La firme E&Y écrit dans son rapport semestriel sur les fusions et acquisitions que 56 pour cent des entreprises prévoient une transaction au cours des 12 prochains mois. Ce pourcentage est identique à celui de l’enquête publiée en avril, mais nettement supérieur à la moyenne à long terme.

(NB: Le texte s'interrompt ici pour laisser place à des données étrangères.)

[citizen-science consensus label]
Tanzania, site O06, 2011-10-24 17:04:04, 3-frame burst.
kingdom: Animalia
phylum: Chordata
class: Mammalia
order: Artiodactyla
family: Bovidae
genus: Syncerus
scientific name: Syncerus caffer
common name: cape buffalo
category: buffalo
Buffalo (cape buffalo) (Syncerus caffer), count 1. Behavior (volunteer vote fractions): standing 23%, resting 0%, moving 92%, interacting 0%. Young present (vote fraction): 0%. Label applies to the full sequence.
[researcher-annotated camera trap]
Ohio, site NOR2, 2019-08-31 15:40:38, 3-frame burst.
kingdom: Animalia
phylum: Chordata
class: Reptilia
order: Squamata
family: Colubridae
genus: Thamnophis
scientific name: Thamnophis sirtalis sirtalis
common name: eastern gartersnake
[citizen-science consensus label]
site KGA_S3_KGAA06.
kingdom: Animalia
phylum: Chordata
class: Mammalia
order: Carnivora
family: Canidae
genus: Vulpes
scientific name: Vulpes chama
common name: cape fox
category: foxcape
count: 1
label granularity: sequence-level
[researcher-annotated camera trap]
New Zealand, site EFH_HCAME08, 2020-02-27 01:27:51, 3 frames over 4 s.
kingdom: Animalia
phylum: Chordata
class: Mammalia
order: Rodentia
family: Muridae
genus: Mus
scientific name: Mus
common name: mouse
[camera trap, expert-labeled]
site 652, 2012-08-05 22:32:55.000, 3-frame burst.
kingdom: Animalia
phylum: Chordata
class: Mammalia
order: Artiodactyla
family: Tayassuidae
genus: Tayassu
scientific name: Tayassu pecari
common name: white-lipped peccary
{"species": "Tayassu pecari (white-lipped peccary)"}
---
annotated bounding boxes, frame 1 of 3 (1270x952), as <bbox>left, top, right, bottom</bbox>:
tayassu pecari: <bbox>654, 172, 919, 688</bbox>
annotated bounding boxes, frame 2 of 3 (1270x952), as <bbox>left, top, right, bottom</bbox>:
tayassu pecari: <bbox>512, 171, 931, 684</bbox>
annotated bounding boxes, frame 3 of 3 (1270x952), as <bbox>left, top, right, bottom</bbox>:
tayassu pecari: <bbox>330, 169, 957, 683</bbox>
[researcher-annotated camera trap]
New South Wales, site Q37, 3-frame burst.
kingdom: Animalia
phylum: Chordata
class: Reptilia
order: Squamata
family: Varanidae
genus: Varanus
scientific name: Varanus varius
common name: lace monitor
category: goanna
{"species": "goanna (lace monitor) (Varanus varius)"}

L’enquête démontre que le niveau élevé de fusions et acquisitions potentielles correspond à l’amélioration des attentes à l’endroit de l’économie mondiale, au moment où toutes les grandes économies de la planète prennent du mieux en même temps. Un estomaquant 99 pour cent des dirigeants interrogés croient que le marché des fusions et acquisitions s’améliorera ou demeurera stable cette année.
Depuis l’accalmie qui a suivi la crise financière mondiale, pendant laquelle les compagnies ont opté pour la prudence, les fusions et acquisitions se font de plus en plus populaires, les firmes choisissant de piger dans leurs réserves pour procéder à des transactions, surtout dans le secteur de la technologie financière.
Depuis le début de l’année, notamment, Johnson & Johnson a acheté Actelion pour 30 milliards $ US et Amazon a acheté Whole Foods pour 14 milliards $ US.
Les fusions et acquisitions se portent particulièrement bien au sein des 19 pays de la zone euro.
Un représentant d’E&Y a expliqué que les entreprises cherchent à se préparer pour l’avenir, surtout en réaction aux technologies numériques qui entraînent des changements marqués dans plusieurs domaines. Steve Krouskos a ajouté que ce besoin de s’adapter dame le pion aux préoccupations géopolitiques, qu’il s’agisse des politiques protectionnistes de Donald Trump, du Brexit ou de la crise du nucléaire nord-coréen.
L’enquête a été menée auprès de 3000 dirigeants dans 43 pays.